*Problem to work on*: Please reproduce the final stretch of the listing below: the line that contains "category: elephant" and all lines after it, verbatim, with nothing else.

*Records supplied*:
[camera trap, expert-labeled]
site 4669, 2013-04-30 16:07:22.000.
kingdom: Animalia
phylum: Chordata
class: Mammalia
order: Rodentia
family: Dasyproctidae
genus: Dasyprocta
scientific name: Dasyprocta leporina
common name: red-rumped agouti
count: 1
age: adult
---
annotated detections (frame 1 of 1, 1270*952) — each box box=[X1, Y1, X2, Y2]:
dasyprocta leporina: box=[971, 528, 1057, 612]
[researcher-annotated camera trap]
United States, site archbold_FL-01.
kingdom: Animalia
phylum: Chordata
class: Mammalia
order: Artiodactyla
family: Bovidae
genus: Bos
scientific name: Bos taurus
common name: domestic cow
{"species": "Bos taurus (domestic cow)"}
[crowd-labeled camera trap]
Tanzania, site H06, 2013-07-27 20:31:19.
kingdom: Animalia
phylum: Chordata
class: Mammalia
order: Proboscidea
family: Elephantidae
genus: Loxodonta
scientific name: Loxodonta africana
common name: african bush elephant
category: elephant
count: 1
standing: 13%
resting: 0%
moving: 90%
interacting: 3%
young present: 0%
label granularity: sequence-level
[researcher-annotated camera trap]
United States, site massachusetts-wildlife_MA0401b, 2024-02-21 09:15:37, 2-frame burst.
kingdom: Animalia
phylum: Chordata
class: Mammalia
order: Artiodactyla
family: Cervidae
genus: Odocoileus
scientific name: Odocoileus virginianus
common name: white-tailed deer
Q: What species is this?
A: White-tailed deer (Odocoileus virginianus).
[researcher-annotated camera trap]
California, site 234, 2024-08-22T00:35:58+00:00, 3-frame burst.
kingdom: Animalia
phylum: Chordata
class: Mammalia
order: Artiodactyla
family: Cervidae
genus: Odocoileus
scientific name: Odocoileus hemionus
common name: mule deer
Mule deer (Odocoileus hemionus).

*Reply to the exercise*:
category: elephant
count: 1
standing: 13%
resting: 0%
moving: 90%
interacting: 3%
young present: 0%
label granularity: sequence-level
[researcher-annotated camera trap]
United States, site massachusetts-wildlife_MA0401b, 2024-02-21 09:15:37, 2-frame burst.
kingdom: Animalia
phylum: Chordata
class: Mammalia
order: Artiodactyla
family: Cervidae
genus: Odocoileus
scientific name: Odocoileus virginianus
common name: white-tailed deer
Q: What species is this?
A: White-tailed deer (Odocoileus virginianus).
[researcher-annotated camera trap]
California, site 234, 2024-08-22T00:35:58+00:00, 3-frame burst.
kingdom: Animalia
phylum: Chordata
class: Mammalia
order: Artiodactyla
family: Cervidae
genus: Odocoileus
scientific name: Odocoileus hemionus
common name: mule deer
Mule deer (Odocoileus hemionus).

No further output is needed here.